Conjunto de registros ->

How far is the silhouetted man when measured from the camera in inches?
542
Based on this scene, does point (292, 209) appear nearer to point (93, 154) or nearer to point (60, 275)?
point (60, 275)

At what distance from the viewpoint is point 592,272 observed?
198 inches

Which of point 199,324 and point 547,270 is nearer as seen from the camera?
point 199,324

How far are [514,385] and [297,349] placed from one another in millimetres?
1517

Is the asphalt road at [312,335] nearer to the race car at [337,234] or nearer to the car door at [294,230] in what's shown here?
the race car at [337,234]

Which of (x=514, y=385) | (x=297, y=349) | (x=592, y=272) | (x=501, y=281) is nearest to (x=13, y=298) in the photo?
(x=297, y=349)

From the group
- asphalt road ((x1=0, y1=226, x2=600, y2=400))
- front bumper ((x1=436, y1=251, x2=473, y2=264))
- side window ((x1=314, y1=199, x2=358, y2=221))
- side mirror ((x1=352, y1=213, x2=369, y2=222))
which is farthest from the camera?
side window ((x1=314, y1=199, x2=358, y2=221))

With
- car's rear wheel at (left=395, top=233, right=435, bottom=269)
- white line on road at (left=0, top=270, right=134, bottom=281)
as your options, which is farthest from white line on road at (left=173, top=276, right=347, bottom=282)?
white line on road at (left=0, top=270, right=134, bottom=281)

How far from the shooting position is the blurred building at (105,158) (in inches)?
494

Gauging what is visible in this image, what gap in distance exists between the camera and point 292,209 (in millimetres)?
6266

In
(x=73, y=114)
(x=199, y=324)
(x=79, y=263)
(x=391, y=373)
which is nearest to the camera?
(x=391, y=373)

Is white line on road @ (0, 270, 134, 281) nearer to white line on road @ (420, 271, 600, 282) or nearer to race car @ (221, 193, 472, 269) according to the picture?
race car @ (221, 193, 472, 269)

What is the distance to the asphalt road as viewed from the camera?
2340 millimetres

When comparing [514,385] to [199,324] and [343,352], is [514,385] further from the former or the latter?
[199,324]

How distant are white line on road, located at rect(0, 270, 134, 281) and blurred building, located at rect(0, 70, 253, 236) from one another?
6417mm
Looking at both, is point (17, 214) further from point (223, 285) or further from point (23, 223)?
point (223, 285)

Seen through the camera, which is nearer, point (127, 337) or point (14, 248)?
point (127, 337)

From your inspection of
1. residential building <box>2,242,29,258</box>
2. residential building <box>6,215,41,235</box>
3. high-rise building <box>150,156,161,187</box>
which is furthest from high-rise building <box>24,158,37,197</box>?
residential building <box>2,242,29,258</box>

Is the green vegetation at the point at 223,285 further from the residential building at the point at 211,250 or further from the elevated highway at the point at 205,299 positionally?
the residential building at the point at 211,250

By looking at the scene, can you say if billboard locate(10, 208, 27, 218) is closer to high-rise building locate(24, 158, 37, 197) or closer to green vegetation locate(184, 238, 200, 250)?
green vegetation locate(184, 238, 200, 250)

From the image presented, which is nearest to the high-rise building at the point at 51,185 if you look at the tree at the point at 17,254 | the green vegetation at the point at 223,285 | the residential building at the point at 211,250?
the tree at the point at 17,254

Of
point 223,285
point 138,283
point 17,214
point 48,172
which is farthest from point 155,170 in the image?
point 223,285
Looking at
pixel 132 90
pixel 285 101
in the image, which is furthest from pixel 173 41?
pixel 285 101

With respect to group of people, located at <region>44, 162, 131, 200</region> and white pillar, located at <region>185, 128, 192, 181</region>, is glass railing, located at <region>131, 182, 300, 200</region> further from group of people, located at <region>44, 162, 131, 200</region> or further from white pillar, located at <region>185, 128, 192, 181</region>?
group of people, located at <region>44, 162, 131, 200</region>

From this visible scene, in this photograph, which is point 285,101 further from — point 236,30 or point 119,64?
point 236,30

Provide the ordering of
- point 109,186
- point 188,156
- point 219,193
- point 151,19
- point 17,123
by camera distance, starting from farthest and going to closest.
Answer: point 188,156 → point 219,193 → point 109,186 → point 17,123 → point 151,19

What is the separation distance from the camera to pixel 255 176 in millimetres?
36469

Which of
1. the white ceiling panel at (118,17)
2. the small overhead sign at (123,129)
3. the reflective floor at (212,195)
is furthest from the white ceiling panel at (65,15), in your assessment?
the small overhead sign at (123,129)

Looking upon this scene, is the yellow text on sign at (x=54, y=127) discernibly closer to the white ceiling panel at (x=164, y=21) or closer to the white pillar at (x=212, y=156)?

El ejercicio ->
¿Puedes imprimir de nuevo, sin cambiar nada, todas las líneas de los registros?

Respuesta de tarea ->
How far is the silhouetted man when measured from the camera in inches?
542
Based on this scene, does point (292, 209) appear nearer to point (93, 154) or nearer to point (60, 275)?
point (60, 275)

At what distance from the viewpoint is point 592,272 observed?
198 inches

Which of point 199,324 and point 547,270 is nearer as seen from the camera?
point 199,324

How far are [514,385] and [297,349] placed from one another in millimetres?
1517

Is the asphalt road at [312,335] nearer to the race car at [337,234] or nearer to the car door at [294,230] in what's shown here?
the race car at [337,234]

Which of (x=514, y=385) | (x=297, y=349) | (x=592, y=272) | (x=501, y=281) is nearest to (x=13, y=298) in the photo?
(x=297, y=349)

From the group
- asphalt road ((x1=0, y1=226, x2=600, y2=400))
- front bumper ((x1=436, y1=251, x2=473, y2=264))
- side window ((x1=314, y1=199, x2=358, y2=221))
- side mirror ((x1=352, y1=213, x2=369, y2=222))
which is farthest from the camera?
side window ((x1=314, y1=199, x2=358, y2=221))

With
- car's rear wheel at (left=395, top=233, right=435, bottom=269)
- white line on road at (left=0, top=270, right=134, bottom=281)
as your options, which is farthest from white line on road at (left=173, top=276, right=347, bottom=282)?
white line on road at (left=0, top=270, right=134, bottom=281)

How far from the shooting position is the blurred building at (105,158) (in inches)?
494

Gauging what is visible in this image, what gap in distance exists between the camera and point 292,209 (in millimetres)?
6266

In
(x=73, y=114)
(x=199, y=324)
(x=79, y=263)
(x=391, y=373)
which is nearest to the camera?
(x=391, y=373)

Is white line on road @ (0, 270, 134, 281) nearer to white line on road @ (420, 271, 600, 282) or nearer to race car @ (221, 193, 472, 269) according to the picture?
race car @ (221, 193, 472, 269)

What is the distance to the asphalt road as viewed from the camera?
2340 millimetres

When comparing [514,385] to [199,324] and [343,352], is [514,385] further from the former or the latter?
[199,324]

How distant are white line on road, located at rect(0, 270, 134, 281) and blurred building, located at rect(0, 70, 253, 236) from one another?
6417mm
Looking at both, is point (17, 214) further from point (223, 285) or further from point (23, 223)?
point (223, 285)

Seen through the camera, which is nearer, point (127, 337) or point (14, 248)?
point (127, 337)

From your inspection of
1. residential building <box>2,242,29,258</box>
2. residential building <box>6,215,41,235</box>
3. high-rise building <box>150,156,161,187</box>
which is furthest from high-rise building <box>24,158,37,197</box>?
residential building <box>2,242,29,258</box>

Is the green vegetation at the point at 223,285 further from the residential building at the point at 211,250 or further from the elevated highway at the point at 205,299 positionally?
the residential building at the point at 211,250

By looking at the scene, can you say if billboard locate(10, 208, 27, 218) is closer to high-rise building locate(24, 158, 37, 197) or closer to green vegetation locate(184, 238, 200, 250)?
green vegetation locate(184, 238, 200, 250)

From the image presented, which is nearest to the high-rise building at the point at 51,185 if you look at the tree at the point at 17,254 | the green vegetation at the point at 223,285 | the residential building at the point at 211,250?
the tree at the point at 17,254

Of
point 223,285
point 138,283
point 17,214
point 48,172
which is farthest from point 155,170 in the image?
point 223,285
Looking at
pixel 132 90
pixel 285 101
in the image, which is furthest from pixel 173 41?
pixel 285 101

With respect to group of people, located at <region>44, 162, 131, 200</region> and white pillar, located at <region>185, 128, 192, 181</region>, is glass railing, located at <region>131, 182, 300, 200</region> further from group of people, located at <region>44, 162, 131, 200</region> or further from white pillar, located at <region>185, 128, 192, 181</region>?
group of people, located at <region>44, 162, 131, 200</region>

From this visible scene, in this photograph, which is point 285,101 further from — point 236,30 or point 119,64?
point 236,30

Provide the ordering of
- point 109,186
- point 188,156
- point 219,193
- point 151,19
- point 17,123
by camera distance, starting from farthest and going to closest.
Answer: point 188,156 → point 219,193 → point 109,186 → point 17,123 → point 151,19

What is the separation distance from the camera to pixel 255 176 in millimetres?
36469

Which of
1. the white ceiling panel at (118,17)
2. the small overhead sign at (123,129)
3. the reflective floor at (212,195)
is furthest from the white ceiling panel at (65,15), in your assessment?
the small overhead sign at (123,129)

Looking upon this scene, is the yellow text on sign at (x=54, y=127) discernibly closer to the white ceiling panel at (x=164, y=21) or closer to the white pillar at (x=212, y=156)?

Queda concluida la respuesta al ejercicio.